Not bad for ten years’ work.

But although technology gave consumers information about far-away places, access to airline and hotel availability databases and the ability to communicate directly with these organisations (without waiting for the next assistant to be free), it gave them something else - which until recently businesses have not got to grips with.

It gave them access to each other.

Through sites like tripadvisor, holidaywatchdog and myholidayreport, consumers started telling each other about their real experiences, good and bad.

“The manager approached us by the pool, saying the fans we’d bought were using too much electricity… we will never stay at this hotel again”

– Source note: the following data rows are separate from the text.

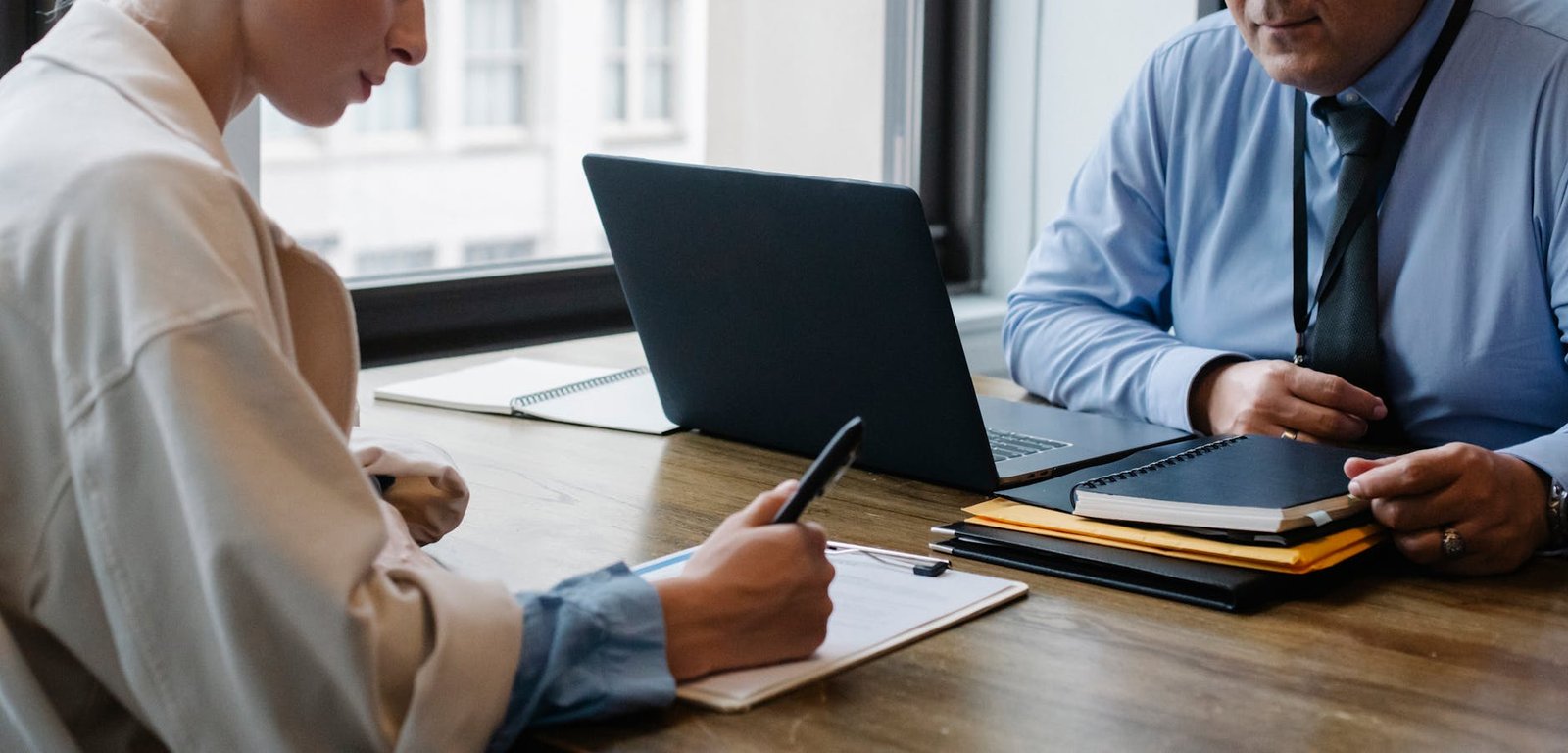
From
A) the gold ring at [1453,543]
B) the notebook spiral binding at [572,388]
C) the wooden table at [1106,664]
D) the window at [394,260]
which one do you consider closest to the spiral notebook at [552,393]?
the notebook spiral binding at [572,388]

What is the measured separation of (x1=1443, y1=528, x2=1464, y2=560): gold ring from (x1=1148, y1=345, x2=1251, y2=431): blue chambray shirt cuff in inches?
18.7

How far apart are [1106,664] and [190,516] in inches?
21.8

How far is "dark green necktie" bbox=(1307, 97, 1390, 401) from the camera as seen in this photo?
5.50ft

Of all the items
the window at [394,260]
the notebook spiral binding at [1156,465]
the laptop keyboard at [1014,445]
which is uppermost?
the notebook spiral binding at [1156,465]

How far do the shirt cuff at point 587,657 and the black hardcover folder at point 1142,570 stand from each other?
363mm

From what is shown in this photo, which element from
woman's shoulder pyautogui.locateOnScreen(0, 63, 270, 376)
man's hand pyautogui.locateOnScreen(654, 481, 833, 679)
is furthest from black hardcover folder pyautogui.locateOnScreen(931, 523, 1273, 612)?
woman's shoulder pyautogui.locateOnScreen(0, 63, 270, 376)

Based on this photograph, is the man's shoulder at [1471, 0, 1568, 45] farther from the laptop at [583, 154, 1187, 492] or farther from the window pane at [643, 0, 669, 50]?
the window pane at [643, 0, 669, 50]

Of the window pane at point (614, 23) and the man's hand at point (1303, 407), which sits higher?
the window pane at point (614, 23)

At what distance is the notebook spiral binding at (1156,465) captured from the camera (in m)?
1.26

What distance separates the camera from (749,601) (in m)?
0.96

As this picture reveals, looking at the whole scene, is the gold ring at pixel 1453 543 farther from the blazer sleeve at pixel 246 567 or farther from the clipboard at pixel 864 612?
the blazer sleeve at pixel 246 567

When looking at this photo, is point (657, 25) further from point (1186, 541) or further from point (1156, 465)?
point (1186, 541)

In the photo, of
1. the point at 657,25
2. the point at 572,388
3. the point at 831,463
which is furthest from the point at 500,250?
the point at 831,463

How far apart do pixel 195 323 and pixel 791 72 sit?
2.29 m
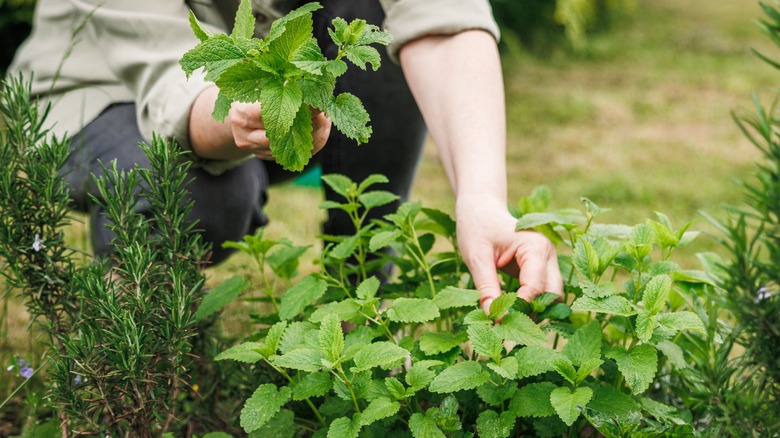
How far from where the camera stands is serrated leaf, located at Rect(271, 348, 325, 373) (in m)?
1.18

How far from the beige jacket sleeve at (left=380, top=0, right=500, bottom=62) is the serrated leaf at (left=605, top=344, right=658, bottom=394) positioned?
930mm

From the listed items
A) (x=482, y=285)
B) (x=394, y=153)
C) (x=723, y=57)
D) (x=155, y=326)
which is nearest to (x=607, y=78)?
(x=723, y=57)

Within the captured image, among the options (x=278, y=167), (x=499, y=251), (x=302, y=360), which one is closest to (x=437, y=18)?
Result: (x=499, y=251)

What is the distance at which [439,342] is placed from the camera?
129 centimetres

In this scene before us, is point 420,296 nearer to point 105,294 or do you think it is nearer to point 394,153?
point 105,294

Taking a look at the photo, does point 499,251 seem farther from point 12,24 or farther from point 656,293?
point 12,24

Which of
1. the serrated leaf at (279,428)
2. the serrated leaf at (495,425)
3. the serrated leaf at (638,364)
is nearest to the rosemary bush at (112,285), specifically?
the serrated leaf at (279,428)

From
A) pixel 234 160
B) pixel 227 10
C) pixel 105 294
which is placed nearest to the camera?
pixel 105 294

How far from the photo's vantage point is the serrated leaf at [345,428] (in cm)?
116

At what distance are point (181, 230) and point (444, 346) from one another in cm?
49

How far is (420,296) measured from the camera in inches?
58.0

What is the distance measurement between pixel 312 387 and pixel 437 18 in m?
0.99

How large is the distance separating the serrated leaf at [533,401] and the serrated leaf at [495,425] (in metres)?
0.02

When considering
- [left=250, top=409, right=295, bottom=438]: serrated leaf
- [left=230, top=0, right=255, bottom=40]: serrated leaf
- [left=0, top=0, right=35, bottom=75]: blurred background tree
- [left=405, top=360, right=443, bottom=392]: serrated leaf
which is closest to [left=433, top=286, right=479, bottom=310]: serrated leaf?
[left=405, top=360, right=443, bottom=392]: serrated leaf
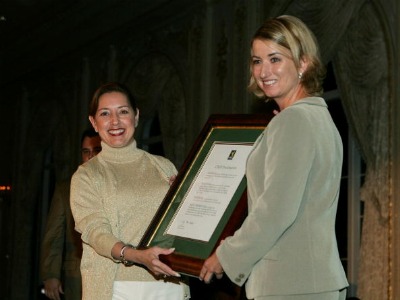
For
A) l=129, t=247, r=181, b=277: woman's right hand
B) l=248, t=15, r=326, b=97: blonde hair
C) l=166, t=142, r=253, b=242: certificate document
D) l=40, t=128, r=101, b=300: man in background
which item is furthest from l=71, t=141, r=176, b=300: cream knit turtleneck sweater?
l=40, t=128, r=101, b=300: man in background

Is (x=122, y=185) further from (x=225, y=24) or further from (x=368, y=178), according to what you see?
(x=225, y=24)

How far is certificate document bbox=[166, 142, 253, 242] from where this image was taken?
2879 mm

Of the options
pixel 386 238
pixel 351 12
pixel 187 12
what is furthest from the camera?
pixel 187 12

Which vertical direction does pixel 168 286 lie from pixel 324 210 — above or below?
below

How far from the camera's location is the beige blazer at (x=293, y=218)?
91.3 inches

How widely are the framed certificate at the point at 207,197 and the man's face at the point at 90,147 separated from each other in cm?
216

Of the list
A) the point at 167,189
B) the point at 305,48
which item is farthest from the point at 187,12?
the point at 305,48

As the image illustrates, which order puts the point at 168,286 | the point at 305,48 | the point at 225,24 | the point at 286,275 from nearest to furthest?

The second bedroom in the Chateau had a continuous combination smell of mould and rotting flesh."

The sheer granularity of these sites was unachievable before users started creating the content – the daddy of them all, tripadvisor, claims to have over ten million reviews covering 190,000 hotels and 140,000 restaurants. 

Barry Diller’s InterActiveCorp, owners of Expedia, saw the potential back in 2004, when he acquired tripadvisor, placing real reviews next to hotel listings.  In the UK, Thomson asks consumers to submit reviews, but and the company reserves the right to edit, refuse and withdraw contributions. The result is a very different feel to tripadvisor - in 15 minutes I wasn’t able to find a single negative review.

The latest addition to these is a familiar face from the dotcom boom, reincarnated as a travel site.

Boo.com is fast, well-designed, packed with useful features that speed up the experience.  It seamlessly merges data, listings and user-generated reviews and packages it well.  It’s honest with its readers – a one-line review read: “situated as it claims on a quiet street, this hotel is also near a noisy one”.

The old-world view would see this as a high-risk strategy.  Placing bad reviews next to hotels you’re offering for sale can’t be in their commercial interest can it?

But the reality is that consumers are using other consumers’ opinions to rationalise purchasing decisions.  There’s nothing a travel site can do about this, so bringing these reviews into the site achieves the double benefit of increasing trust in the agent’s brand, and not losing that consumer when they go off to check out your recommendations.

Boo crashed and burned the first time round, trying to sell a product people weren’t ready to buy online, using technology that users couldn’t access using the slow connections of the time, and failing to control costs. 

This time, it’s in a booming sector, with technology that puts the consumer at the users at the very heart of creating its product – a true trialogue brand.